Całkiem przyjemne to więzienie – pomyślała z sarkazmem Catriona.  
     Mimo że było już bardzo późno, nie czuła się ani trochę zmęczona, wciąż nie  ochłonęła po wydarzeniach ostatnich godzin, a nawet dni.  
     Kiedy wyruszali spod bram klasztoru, wiedzieli, że czeka ich niebezpieczna wyprawa. Na ostatnim etapie podróży zdecydowali się skrócić sobie drogę i przejechać niewielki kawałek przez ziemie Durwardów. Gdyby nie zdrajca, dotarłaby bezpiecznie do domu, a jej towarzysze wciąż by żyli.  
     Zaciskając gniewnie usta, zaczęła się rozbierać. Stojąc w samej koszulce, sięgnęła dłonią za dekolt i spomiędzy piersi wyciągnęła niewielki nóż w skórzanej pochewce. Przez chwilę ważyła go w ręce. Nie mógł zrobić dużej krzywdy, chyba że... chyba że zostanie wbity we wrażliwe miejsce, na przykład w szyję.
     Odłożyła go na łóżko i podeszła do stolika, gdzie stała miska z wodą, ściereczka do przetarcia ciała, nieduże, okrągłe, wypolerowane na błysk srebro, w którym mogła się przejrzeć oraz szczotka do włosów.  
     Przemywając twarz, zatrzymała się na dłużej w okolicy ust. Przypomniała sobie, jak Kruk przejechał po nich kciukiem i swoją niepokojącą reakcję na jego pieszczotę. Trwało to nie dłużej niż trzepot motylich skrzydeł, ale mocno nią wstrząsnęło.  
– Głupia – szepnęła do siebie Catriona i zaczęła mocno pocierać wargi, by zmyć z nich dotyk rąk Kruka.  
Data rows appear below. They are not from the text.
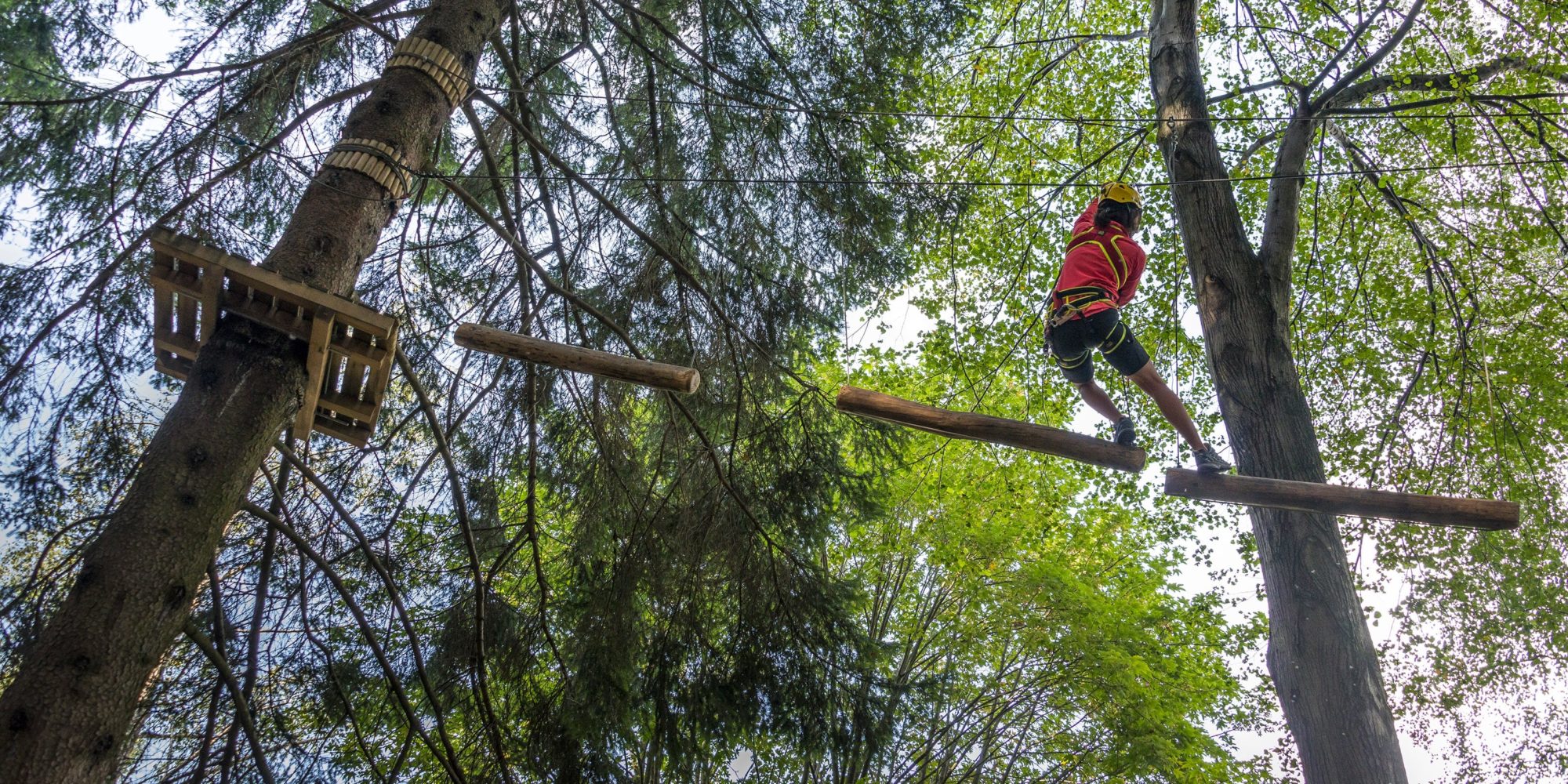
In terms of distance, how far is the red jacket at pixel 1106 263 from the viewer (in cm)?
441

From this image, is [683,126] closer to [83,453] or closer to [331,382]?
[331,382]

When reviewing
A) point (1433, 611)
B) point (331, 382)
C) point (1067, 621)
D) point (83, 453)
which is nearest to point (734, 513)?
point (331, 382)

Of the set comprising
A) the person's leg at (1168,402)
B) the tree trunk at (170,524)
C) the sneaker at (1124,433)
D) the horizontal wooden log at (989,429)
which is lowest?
the tree trunk at (170,524)

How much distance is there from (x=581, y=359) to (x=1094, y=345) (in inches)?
97.9

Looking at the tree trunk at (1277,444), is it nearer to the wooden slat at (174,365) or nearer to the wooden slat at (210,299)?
the wooden slat at (210,299)

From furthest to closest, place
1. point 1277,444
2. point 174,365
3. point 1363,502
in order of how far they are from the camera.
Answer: point 1277,444
point 1363,502
point 174,365

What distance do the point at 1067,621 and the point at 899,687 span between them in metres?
4.60

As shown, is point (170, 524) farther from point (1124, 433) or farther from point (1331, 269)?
point (1331, 269)

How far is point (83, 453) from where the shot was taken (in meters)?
4.41

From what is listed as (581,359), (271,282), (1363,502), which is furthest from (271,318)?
(1363,502)

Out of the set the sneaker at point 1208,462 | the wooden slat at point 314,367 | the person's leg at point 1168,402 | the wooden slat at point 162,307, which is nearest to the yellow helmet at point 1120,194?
the person's leg at point 1168,402

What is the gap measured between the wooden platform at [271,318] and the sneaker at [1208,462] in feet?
11.3

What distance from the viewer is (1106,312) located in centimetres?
431

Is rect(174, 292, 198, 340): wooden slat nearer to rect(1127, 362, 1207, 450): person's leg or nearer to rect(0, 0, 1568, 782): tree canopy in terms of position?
rect(0, 0, 1568, 782): tree canopy
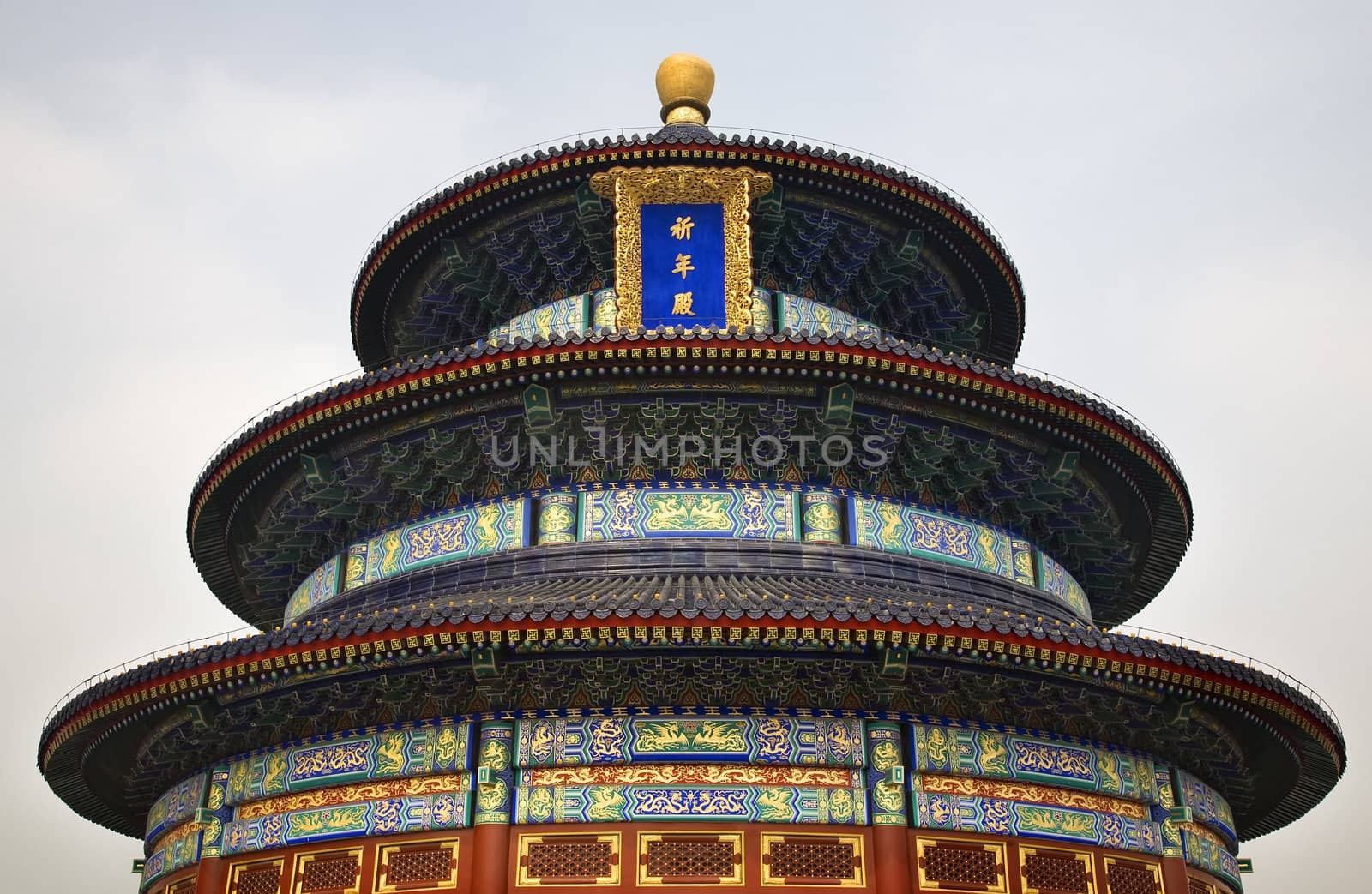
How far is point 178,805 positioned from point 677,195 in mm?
10155

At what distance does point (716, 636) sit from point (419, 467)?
589 cm

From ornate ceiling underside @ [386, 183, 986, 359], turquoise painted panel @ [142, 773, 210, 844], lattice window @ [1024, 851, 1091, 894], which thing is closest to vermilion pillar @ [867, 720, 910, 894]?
lattice window @ [1024, 851, 1091, 894]

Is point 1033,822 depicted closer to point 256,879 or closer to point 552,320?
point 256,879

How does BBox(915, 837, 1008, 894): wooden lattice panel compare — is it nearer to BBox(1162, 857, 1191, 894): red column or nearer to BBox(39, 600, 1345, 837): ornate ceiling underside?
BBox(39, 600, 1345, 837): ornate ceiling underside

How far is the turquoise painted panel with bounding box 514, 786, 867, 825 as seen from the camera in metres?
12.2

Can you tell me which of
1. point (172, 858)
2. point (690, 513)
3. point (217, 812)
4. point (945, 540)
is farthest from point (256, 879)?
point (945, 540)

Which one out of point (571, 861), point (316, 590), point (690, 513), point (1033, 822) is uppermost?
point (316, 590)

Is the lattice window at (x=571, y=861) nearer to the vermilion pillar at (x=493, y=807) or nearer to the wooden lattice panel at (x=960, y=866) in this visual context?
the vermilion pillar at (x=493, y=807)

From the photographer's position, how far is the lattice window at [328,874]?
42.1 feet

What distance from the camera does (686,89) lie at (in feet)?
69.8

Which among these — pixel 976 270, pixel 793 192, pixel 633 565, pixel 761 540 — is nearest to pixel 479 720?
pixel 633 565

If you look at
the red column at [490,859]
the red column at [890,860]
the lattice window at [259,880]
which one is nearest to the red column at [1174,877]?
the red column at [890,860]

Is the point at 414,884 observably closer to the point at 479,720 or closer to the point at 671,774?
the point at 479,720

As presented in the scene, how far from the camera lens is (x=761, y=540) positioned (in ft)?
48.6
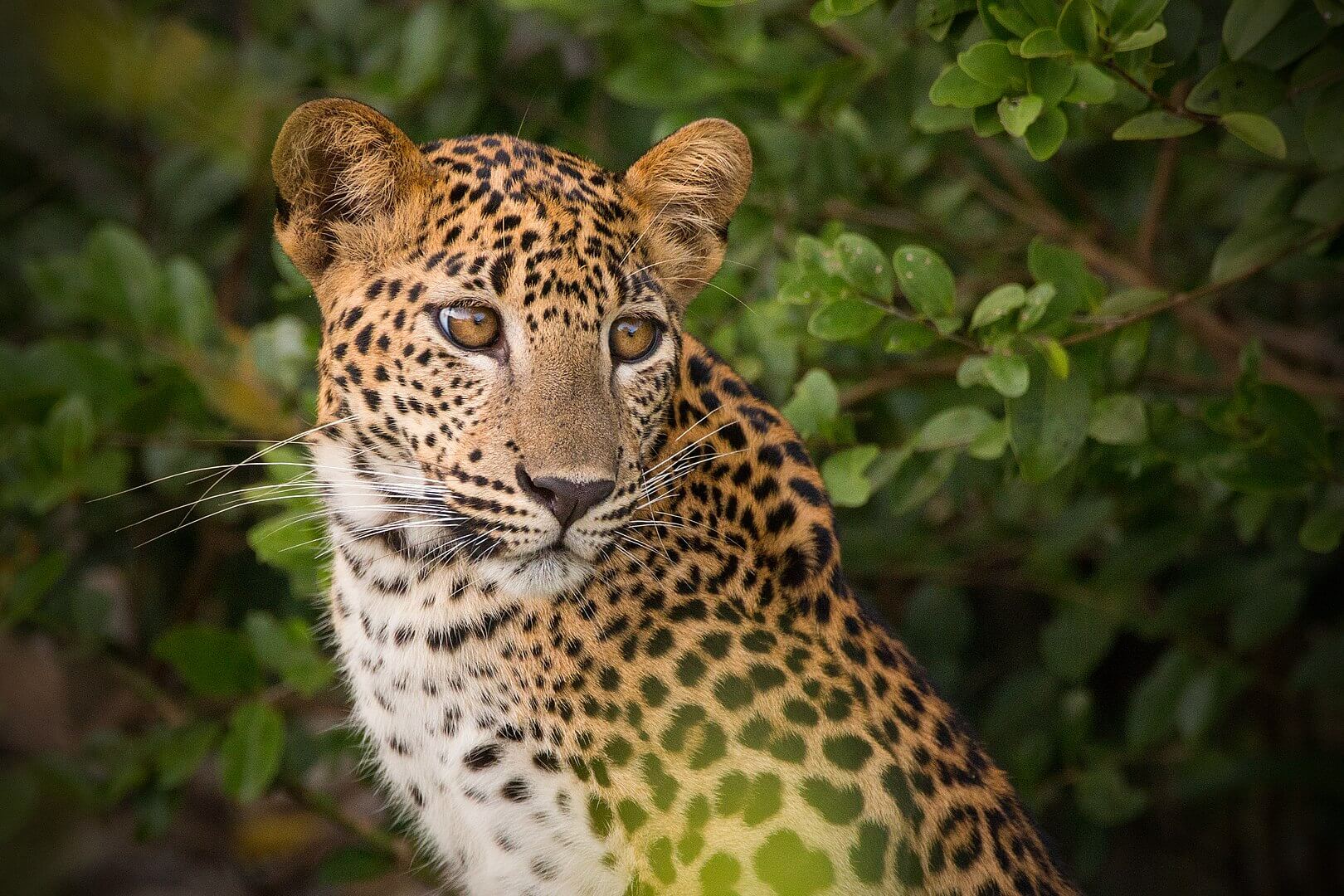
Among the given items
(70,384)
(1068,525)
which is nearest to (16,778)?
(70,384)

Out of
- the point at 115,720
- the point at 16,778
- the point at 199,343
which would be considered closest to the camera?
the point at 16,778

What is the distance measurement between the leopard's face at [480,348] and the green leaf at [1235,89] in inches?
53.3

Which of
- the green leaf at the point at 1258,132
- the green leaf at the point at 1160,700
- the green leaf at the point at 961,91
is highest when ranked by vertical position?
the green leaf at the point at 961,91

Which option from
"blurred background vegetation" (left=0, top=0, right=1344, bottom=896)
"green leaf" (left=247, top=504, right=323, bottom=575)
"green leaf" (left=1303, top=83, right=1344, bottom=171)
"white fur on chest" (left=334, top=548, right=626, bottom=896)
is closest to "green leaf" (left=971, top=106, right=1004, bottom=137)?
"blurred background vegetation" (left=0, top=0, right=1344, bottom=896)

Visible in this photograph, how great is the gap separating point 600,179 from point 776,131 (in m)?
1.55

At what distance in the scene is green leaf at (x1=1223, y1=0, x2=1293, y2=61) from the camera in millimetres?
3033

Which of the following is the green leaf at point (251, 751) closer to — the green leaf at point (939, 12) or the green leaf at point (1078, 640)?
the green leaf at point (1078, 640)

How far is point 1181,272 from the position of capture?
18.9ft

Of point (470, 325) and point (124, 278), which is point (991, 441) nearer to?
point (470, 325)

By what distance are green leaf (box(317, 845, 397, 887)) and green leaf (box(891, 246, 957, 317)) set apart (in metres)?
3.01

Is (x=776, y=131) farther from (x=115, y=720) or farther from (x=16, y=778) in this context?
(x=115, y=720)

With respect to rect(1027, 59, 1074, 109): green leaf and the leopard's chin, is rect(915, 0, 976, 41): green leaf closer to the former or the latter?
rect(1027, 59, 1074, 109): green leaf

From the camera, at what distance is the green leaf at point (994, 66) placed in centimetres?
296

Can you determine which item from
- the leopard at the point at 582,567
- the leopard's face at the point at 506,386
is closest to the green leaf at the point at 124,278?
the leopard at the point at 582,567
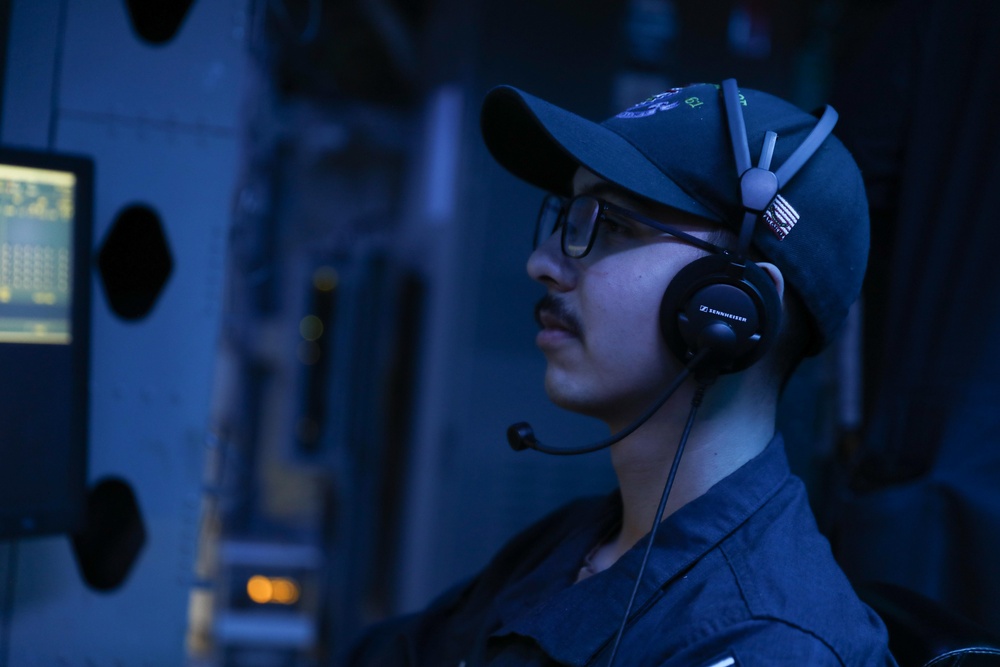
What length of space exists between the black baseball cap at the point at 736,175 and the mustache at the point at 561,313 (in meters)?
0.18

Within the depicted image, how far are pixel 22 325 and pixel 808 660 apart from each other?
3.65ft

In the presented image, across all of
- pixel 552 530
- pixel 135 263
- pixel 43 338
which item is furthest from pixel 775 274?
pixel 135 263

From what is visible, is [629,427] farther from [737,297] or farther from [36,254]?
[36,254]

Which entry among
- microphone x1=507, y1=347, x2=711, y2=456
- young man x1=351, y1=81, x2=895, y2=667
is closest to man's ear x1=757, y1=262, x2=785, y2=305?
young man x1=351, y1=81, x2=895, y2=667

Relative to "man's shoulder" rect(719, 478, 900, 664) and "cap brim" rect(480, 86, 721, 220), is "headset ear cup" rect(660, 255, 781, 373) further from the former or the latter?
"man's shoulder" rect(719, 478, 900, 664)

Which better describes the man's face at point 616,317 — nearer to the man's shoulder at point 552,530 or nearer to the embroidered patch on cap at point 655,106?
the embroidered patch on cap at point 655,106

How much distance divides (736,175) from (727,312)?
0.17 metres

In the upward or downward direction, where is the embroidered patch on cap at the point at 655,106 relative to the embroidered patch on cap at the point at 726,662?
upward

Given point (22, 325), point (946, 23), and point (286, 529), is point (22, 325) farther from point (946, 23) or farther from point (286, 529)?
point (286, 529)

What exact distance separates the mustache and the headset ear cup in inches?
5.5

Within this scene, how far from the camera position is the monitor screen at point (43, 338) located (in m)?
1.19

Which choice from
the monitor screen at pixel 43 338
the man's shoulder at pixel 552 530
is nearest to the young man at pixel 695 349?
the man's shoulder at pixel 552 530

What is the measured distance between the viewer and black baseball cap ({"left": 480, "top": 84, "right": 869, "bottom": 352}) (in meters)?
0.98

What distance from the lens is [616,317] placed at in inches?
39.9
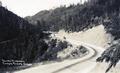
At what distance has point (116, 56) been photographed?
510 inches

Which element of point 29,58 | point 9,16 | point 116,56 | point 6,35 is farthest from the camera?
point 9,16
     Gdy była już czysta i przebrana w świeżą odzież, usiadła na łóżku, by wyszczotkować swoje długie włosy. Czynność ta koiła kipiące w niej emocje. Przypominały jej dzieciństwo, kiedy ukochana mama delikatnie rozczesywała splątane po kąpieli dziecięce włoski.  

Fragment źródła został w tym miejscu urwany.